(EXERCISE DIRECTIONS) In the text on engine oil filters below, what size of particles can the openings in a full-flow filter's paper element trap?

(SOURCE TEXT)
● ● ● ● ●

A full-flow filter is designed to pass the full flow of engine oil through the filter element. When the element becomes clogged with trapped particles, or if the filter inlet or outlet ports somehow become plugged, an internal bypass valve allows the oil to flow directly to the engine without passing through the filter to prevent a loss of engine lubrication. Most full-flow filters have a spin-on metal shell containing a pleated filter element made from specially treated cartridge paper or synthetic material. The openings between the fibers in the paper element are small enough to trap particles around 20 to 40 microns in diameter. (A micron is 0.001 millimeters or about 0.00004 inches). Full-flow filters can't trap smaller particles because that would require much smaller openings, which would starve the flow of oil to the engine.
 
A bypass filter design is based on different principles. It uses the principles of absorption and adsorption to pass only a small part of the flow of engine oil through the filter element. It does this by diverting, a portion of the oil flow through the filter. Because a bypass filter doesn't have to handle the full flow of engine oil, it can use an element with much smaller openings without losing engine lubrication. Most bypass filters, because of the very nature of bypass filtration, can trap particles down to about 1 micron and much smaller.

● ● ● ● ●

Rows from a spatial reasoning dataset
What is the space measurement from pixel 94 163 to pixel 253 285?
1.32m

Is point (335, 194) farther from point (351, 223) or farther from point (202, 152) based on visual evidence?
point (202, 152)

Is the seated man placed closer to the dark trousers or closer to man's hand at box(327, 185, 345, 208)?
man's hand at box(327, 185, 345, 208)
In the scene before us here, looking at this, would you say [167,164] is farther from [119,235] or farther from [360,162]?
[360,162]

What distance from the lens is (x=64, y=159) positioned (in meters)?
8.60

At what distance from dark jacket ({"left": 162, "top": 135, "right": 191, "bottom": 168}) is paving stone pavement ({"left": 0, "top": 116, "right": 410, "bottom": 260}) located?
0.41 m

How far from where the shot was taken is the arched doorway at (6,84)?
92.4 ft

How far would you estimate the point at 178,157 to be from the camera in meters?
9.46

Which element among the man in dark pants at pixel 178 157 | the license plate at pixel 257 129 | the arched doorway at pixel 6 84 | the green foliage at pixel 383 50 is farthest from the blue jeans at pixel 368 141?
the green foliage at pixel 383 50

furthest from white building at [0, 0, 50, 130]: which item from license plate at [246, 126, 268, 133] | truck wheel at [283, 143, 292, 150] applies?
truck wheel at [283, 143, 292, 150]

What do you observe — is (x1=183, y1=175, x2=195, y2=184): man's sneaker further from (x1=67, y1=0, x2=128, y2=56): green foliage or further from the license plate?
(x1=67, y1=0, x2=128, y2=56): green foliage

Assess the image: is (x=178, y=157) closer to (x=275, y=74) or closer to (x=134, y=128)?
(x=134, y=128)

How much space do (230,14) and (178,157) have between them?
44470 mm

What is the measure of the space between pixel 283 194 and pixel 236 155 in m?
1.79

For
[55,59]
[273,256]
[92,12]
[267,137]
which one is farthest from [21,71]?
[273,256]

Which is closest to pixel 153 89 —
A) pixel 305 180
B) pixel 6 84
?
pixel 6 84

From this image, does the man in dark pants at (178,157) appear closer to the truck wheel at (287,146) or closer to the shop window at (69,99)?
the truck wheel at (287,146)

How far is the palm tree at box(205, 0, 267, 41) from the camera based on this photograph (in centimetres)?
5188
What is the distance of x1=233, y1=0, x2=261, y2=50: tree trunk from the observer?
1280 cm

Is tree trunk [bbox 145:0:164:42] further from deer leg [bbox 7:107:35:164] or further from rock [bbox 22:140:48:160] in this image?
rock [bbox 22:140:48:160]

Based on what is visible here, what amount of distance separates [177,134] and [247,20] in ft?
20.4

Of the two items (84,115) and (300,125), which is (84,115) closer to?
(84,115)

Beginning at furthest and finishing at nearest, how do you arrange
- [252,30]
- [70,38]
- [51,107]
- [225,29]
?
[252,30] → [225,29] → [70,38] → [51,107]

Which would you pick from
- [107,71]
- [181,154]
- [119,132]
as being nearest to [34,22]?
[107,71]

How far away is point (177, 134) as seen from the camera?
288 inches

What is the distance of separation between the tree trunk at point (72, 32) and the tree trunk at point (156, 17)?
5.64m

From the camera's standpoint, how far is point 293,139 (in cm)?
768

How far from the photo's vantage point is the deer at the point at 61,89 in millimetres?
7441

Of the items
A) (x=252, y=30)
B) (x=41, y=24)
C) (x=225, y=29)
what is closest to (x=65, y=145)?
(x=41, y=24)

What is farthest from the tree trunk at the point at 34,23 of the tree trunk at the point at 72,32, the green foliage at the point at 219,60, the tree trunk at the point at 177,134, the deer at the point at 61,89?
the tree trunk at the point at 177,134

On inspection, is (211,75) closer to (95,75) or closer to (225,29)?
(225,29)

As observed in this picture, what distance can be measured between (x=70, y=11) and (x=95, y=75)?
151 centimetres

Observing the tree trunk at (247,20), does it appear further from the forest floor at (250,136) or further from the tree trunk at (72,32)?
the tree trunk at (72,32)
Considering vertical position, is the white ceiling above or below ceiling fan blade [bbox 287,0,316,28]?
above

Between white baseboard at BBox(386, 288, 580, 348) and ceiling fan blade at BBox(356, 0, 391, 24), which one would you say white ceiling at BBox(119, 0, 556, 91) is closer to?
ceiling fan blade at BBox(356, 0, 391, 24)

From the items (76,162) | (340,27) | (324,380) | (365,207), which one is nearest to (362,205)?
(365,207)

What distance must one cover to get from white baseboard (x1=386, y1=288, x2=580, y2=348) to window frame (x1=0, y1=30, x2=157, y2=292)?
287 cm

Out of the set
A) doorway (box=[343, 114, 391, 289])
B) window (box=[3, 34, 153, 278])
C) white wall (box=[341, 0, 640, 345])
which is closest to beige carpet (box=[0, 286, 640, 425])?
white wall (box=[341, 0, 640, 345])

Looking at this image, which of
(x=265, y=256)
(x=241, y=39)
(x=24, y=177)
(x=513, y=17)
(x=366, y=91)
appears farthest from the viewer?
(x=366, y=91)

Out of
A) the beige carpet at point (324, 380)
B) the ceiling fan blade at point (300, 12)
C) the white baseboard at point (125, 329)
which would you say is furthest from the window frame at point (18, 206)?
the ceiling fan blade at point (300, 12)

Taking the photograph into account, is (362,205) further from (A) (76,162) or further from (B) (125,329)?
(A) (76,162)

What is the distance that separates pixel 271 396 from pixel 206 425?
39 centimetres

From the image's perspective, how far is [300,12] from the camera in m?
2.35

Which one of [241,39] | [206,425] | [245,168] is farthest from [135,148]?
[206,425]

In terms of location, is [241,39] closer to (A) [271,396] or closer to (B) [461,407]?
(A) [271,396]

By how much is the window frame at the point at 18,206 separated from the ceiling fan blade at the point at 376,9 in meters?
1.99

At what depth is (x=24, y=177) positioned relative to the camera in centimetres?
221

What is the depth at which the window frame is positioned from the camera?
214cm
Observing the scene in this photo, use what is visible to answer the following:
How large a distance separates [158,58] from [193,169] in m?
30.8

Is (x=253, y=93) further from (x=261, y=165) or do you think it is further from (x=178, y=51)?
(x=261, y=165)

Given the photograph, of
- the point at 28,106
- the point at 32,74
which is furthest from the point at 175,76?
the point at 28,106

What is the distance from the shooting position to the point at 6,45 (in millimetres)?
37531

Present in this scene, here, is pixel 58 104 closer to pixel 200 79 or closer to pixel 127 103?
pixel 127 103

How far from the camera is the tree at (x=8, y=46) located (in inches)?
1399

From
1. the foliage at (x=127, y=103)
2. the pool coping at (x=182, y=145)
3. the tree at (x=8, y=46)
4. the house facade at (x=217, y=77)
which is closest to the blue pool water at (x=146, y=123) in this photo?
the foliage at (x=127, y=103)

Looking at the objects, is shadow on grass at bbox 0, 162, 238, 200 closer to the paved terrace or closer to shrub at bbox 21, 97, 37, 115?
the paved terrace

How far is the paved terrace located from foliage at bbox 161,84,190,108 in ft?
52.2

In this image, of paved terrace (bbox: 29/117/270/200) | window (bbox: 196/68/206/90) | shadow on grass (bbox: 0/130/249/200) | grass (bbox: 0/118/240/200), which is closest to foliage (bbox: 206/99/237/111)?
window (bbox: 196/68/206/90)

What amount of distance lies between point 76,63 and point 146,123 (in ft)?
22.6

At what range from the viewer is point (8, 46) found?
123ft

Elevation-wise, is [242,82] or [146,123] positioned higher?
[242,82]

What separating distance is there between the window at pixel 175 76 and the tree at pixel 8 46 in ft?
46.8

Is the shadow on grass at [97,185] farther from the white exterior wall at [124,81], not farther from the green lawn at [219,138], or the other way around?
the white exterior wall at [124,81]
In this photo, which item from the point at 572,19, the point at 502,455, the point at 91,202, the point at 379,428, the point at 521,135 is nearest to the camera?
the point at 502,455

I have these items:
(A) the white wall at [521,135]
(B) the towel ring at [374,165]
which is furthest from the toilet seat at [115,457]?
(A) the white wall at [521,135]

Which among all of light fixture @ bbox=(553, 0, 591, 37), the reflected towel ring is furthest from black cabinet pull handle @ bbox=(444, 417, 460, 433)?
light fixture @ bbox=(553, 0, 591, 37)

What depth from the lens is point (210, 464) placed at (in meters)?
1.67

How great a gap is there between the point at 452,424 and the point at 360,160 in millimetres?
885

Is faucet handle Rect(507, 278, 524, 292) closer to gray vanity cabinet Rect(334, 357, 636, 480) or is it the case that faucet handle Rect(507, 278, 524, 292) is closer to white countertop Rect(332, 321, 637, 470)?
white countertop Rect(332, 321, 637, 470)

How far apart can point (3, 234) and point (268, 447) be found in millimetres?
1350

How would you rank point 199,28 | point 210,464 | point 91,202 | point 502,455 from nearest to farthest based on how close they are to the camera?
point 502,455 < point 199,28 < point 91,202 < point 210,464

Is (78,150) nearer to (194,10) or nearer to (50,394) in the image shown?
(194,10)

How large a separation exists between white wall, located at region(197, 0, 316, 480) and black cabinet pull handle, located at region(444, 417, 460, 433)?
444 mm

● ● ● ● ●

(FINAL ANSWER) Particles around 20 to 40 microns in diameter.